How Mumbai-based Tessol is solving cold chain constraints for food companies
The rapidly growing frozen foods market has attracted several companies, old and new, ranging from behemoths like ITC to new-age firms such as BigBasket that have entered the domain but the biggest challenge, however, for these companies remains cold chain infrastructure.
ITC chief Sanjiv Puri acknowledged the challenge in a recent media interaction, saying that to expand the company’s frozen-foods business, it needs to invest in infrastructure, which remains an issue. Tessol founder Rajat Gupta identified this gap as early as 2013, when working with early-stage venture fund Infused based out of IIM-Ahmedabad. The fund focussed on the clean-tech segment, which helped Gupta realise the potential in energy storage. He left the company and founded Tessol in 2013 to work on energy storage and later entered the cold-chain space, focusing on last-mile delivery of frozen products. In a conversation with Moneycontrol, Gupta outlines the journey of Tessol, the problems of cold chain infrastructure in India, and the company’s initiatives.
What challenges do food companies in India face in frozen and chilled foods?
The infrastructure is required at multiple levels in any frozen products business. The first is of course at the factory level; second is to move the products from the factory to a central warehouse, which would have frozen storage capability better known as cold storage. Then from that cold storage, the products need to be brought all the way to the customer. While there is sufficient infrastructure available at the factory level and then for storage later, the challenge comes when companies try to move these products to distributors and also in the last mile delivery. Most distributors lack scale and hence do not want to invest in technologies for the transportation and storage of frozen food products. At the retailer level, too, there are not enough freezers. For the company, moving the products from cold storage to a distributor through a refrigerated vehicle is very expensive because the volumes are very small. So, the refrigerated vehicle becomes an expensive proposition.
What solutions have you built to solve these issues in the cold chain ecosystem?
The concept is similar to that of putting products in ice or ice pack gel to keep them cold. We have built a technology, which is a combination of certain chemicals that freeze and melt at a specific temperature. Our formulations can maintain the temperature at minus 26 degrees, or minus 18 degrees, minus 11 degrees. So, ice melts at over zero degrees and freezes at zero degrees and when ice is added to a drink, it will become cold. If you put a product along with ice pack gel, it will maintain the temperature in the range of 10-12 degrees Celsius. Our technology is a combination of these chemicals and the enclosures or insulated boxes that can maintain a particular temperature to store products such as seafood or Shrikhand.
The third part is how you bring the product, unspoiled to the customer. Our understanding of the cold chain market is that as you move into the last mile, the capacity utilization goes down for refrigerated vehicles because you won’t have a complete load. Even top brands in the segment do not have large distributors, who will take a refrigerated vehicle to a retailer. As a result, the companies either don’t use refrigeration or do not cater to customers or retailers beyond a certain range as it becomes expensive.

[EXCERPTED RECORDS]
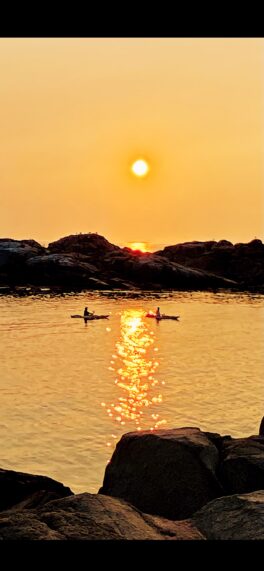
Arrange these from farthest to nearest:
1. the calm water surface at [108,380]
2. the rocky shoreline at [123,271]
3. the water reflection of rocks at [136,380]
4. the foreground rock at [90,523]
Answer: the rocky shoreline at [123,271] → the water reflection of rocks at [136,380] → the calm water surface at [108,380] → the foreground rock at [90,523]

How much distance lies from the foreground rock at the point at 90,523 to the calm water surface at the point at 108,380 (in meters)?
11.8

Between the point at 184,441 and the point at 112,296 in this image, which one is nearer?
the point at 184,441

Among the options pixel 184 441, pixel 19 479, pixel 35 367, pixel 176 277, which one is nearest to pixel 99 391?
pixel 35 367

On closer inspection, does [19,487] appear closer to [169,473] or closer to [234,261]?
[169,473]

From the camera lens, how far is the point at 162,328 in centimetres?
6431

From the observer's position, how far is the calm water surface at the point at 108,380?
71.5ft

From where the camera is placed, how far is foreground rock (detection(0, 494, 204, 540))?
16.0 feet

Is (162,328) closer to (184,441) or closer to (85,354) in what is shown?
(85,354)

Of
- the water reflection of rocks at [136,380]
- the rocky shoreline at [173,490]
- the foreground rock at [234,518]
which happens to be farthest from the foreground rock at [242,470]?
the water reflection of rocks at [136,380]

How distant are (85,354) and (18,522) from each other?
42328 mm

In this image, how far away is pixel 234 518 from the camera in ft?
19.8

[EXERCISES]
a. Rewrite the passage of the Tessol article starting at "ITC chief Sanjiv" and ending at "and chilled foods?", substituting "facilities" for "infrastructure" wherever it occurs.
b. According to the Tessol article, at which temperatures can the company's formulations maintain products?
c. Extend the article on Tessol and cold chain constraints, continuing on from its final sentence.

[ANSWERS TO THE PROBLEMS]
a.
ITC chief Sanjiv Puri acknowledged the challenge in a recent media interaction, saying that to expand the company’s frozen-foods business, it needs to invest in facilities, which remains an issue. Tessol founder Rajat Gupta identified this gap as early as 2013, when working with early-stage venture fund Infused based out of IIM-Ahmedabad. The fund focussed on the clean-tech segment, which helped Gupta realise the potential in energy storage. He left the company and founded Tessol in 2013 to work on energy storage and later entered the cold-chain space, focusing on last-mile delivery of frozen products. In a conversation with Moneycontrol, Gupta outlines the journey of Tessol, the problems of cold chain facilities in India, and the company’s initiatives.
What challenges do food companies in India face in frozen and chilled foods?

b. Minus 26 degrees, minus 18 degrees, and minus 11 degrees.

c.
Our technology is independent of the vehicle. A small delivery of one kilogram can be packed in a bag and delivered to homes. The companies can actually directly cater from the main warehouse to their retailers. It also enables companies to send a combination of products such as frozen, chilled, or ambient in the same vehicle or truck, which require different temperatures, to an HoReCa partner.
How cost-efficient is this solution?
Companies spend Rs 45,000 a month for the transportation of ambient products, however, a refrigerated truck (of 1 tonne) costs around Rs 85,000-90,000 a month, while with our technology the expense would be around Rs 55,000-60,000 per month. From a transportation standpoint, there could be a potential 30-35 percent cost saving.
Packaged food including frozen foods have witnessed an upsurge in the last 18 months as consumers stay at home. Have you benefited from this trend?
Packaged foods have definitely seen an uptake. More than frozen foods, chilled food is more common in India. And transportation of chilled food is even more challenging than frozen food as it has a limited shelf life. For example, chicken spoils very quickly if the temperature goes up. So, due to the pandemic, we have seen an increase in the volume of current customers and also seen a lot more brands coming up with direct-to-consumer models. And therefore, require these kinds of solutions.
These product segments have remained a metro phenomenon so far. Do you foresee this changing?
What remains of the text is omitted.